On the surface, women made impressive inroads during the 2018 elections but were these advances window dressing? Is there an undertow to be considered that works against these achievements, particularly among white women who remain loyal to Donald Trump despite his sexist views? True, support for Trump seems to have dwindled among educated white women, but in the main, his feminine base appears to be holding. His followers might be appalled by his conduct, but they support the President’s anti-abortion position and credit him, incorrectly, with a burgeoning economy that actually began with the Obama years.
Evidence of the undertow casts its shadow in Alabama’s Amendment 1. If the U. S. Supreme Court overturns Roe v. Wade , Amendment 1, passed by 72% of the voters, goes into immediate effect. It bans all abortions within the state. West Virginia’s abortion ban, passed handily with 52% of the vote, goes into effect at the same time. On another front, the State Department proposes to bar U. S. diplomats from using the terms “sexual and reproductive health” and “comprehensive sexual education” in speeches and written material, another erosion of women’s reproductive rights. (The Week, November 16, 2018, pg. 6.) At the far, far right, is Washington State Rep. Matt Shea’s. If he had his way, the United States would be declared a Christian theocracy and nonbelievers would be executed. (Ibid, pg. 6.)
People who work for a kinder, gentler society do have a right to celebrate the 2018 midterm elections to some degree. There’s been a thaw in the red states. Three have voted to expand Medicaid to their residents. Florida has restored the voting rights of former felons. Missouri and Arkansas voted to increase the minimum wage. Michigan legalized recreational Marijuana. And, more women will fill Congressional seats in the next session, though their numbers underrepresent population demographics.
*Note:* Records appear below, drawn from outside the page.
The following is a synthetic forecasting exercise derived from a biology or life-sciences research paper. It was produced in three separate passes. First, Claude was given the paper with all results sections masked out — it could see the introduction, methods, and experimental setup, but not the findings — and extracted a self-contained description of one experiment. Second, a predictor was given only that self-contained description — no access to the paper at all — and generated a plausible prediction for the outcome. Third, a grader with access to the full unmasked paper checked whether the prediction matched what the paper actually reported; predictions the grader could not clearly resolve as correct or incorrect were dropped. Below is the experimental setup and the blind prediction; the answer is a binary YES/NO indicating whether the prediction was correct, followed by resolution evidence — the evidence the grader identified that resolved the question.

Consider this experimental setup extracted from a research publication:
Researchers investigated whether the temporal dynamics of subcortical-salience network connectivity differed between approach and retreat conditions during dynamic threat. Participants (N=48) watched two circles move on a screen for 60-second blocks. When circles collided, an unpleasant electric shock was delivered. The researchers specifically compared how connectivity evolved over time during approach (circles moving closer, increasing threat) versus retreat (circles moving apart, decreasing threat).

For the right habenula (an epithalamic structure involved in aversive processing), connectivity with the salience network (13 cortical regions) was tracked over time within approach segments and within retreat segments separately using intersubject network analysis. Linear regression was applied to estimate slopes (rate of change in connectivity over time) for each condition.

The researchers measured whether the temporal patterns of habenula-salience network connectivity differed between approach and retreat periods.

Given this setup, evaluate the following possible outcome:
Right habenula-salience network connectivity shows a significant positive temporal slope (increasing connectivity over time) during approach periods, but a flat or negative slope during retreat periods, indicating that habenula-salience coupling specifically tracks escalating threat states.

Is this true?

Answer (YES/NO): NO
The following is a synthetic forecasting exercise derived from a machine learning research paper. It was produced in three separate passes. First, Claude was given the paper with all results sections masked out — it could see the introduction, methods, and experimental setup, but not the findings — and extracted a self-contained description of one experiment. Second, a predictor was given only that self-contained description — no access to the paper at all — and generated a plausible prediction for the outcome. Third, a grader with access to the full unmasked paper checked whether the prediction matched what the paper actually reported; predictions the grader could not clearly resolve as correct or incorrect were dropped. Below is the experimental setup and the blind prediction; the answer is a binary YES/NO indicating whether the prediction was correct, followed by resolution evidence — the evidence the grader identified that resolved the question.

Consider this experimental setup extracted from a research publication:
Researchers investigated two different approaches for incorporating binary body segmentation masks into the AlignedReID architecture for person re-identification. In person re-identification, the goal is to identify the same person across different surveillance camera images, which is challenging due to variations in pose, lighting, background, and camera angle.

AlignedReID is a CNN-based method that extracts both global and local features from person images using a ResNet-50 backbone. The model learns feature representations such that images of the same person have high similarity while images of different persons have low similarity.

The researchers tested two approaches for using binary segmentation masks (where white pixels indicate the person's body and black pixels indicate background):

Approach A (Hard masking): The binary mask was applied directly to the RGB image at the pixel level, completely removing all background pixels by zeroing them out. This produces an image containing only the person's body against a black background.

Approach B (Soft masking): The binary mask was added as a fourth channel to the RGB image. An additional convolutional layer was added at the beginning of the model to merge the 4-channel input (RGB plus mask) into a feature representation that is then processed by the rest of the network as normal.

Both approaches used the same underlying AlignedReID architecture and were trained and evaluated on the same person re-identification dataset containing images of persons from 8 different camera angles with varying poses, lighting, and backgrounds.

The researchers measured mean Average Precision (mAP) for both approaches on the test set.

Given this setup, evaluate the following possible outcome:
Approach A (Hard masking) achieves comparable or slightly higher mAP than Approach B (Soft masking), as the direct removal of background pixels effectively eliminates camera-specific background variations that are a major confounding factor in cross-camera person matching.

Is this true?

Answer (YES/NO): NO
Progress toward a unified country will take patience and persistence, however. We will probably move by inches rather than miles. May the newly elected representatives with fire in their eyes remember that. As David Frum of the Atlantic wrote, “There is no progressive majority in America. There is no progressive plurality in America. And there is certainly no progressive Electoral College coalition in America. It may not be right that the middle of the country exerts radically more political weight than the coasts… Right or not, those things are true and as long as they remain true, political realists musk reckon with them. The struggle for liberal democracy is too real and too dangerous for hearts undirected by heads.” (The Week, November 16, 2018, pg. 12,)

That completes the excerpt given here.